» Task instructions
(a) List every method called in the Java code in the forum thread on extracting tables from a PDF, giving each as it appears in the code.
(b) In one to three sentences, explain why the reply in the forum thread on extracting tables from a PDF recommends setting DetectText to false and DetectTables to true.
(c) Answer these questions using the forum thread on extracting tables from a PDF:
(i) What file type should a user profile with the required settings be saved as?
(ii) What section header opens the settings that "profile.ini" should contain?
(iii) In which directory are the Java samples for different scenarios found?

» Text section
>>>>
Tables only from PDF

  • 30 Views
  • Last Post yesterday
Rama Reddy posted this 2 weeks ago

 Hi,

 

I have a pdf with two tables and text. I want to extract only tables and leave text by using ABBYY Finereader JAVA API. how can we do that.Can you suggest me any java code ?

Order By: Standard | Newest | Votes
Helen Osetrova posted this 2 weeks ago

Hello!

 

Please create the PageAnalysisParams object and tune its properties: set IPageAnalysisParams::DetectText = false and IPageAnalysisParams::DetectTables = true. Please learn more about the PageAnalysisParams object in Developer’s Help → API Reference → Parameter Objects → Preprocessing, Analysis, Recognition, and Synthesis Parameters →  PageAnalysisParams

 

You can also create a user profile with the  required settings, save it as an .ini file and then load it using the IEngine::LoadProfile method:

private IEngine engine = null;
...
engine = Engine.GetEngineObject( SamplesConfig.GetDllFolder(), SamplesConfig.GetDeveloperSN() );
...
engine.LoadProfile( "../profile.ini" );

 

“profile.ini” should contain the following strings:

[PageAnalysisParams]
DetectText = false
DetectTables = true

 

It is possible to specify also the recognition language and many other options in the profile. Please learn more about profiles usage in Developer’s Help → Guided Tour → Advanced Techniques → Working with Profiles.

 

You could find very comprehensive Java samples for different scenarios under the %ABBYY FineReader Engine folder%/Samples/Java directory.

 

Rama Reddy posted this 5 days ago

how to use that profile.ini file to extract only tables from pdf?

Helen Osetrova posted this 4 days ago

Hello,

 

Please note that the profiles usage is described in detail in Developer’s Help → Guided Tour → Advanced Techniques → Working with Profiles.
<<<<
» Data segment
>>>>
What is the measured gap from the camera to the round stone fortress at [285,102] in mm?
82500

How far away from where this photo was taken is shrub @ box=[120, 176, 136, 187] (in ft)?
<<<<
» Per-task answers
(a)
Engine.GetEngineObject
SamplesConfig.GetDllFolder
SamplesConfig.GetDeveloperSN
engine.LoadProfile

(b) The person who started the thread has a PDF with two tables and some text and wants to extract only the tables, leaving the text out. Turning off text detection and turning on table detection in the PageAnalysisParams object produces that result.

(c)
(i) An .ini file.
(ii) [PageAnalysisParams]
(iii) The %ABBYY FineReader Engine folder%/Samples/Java directory.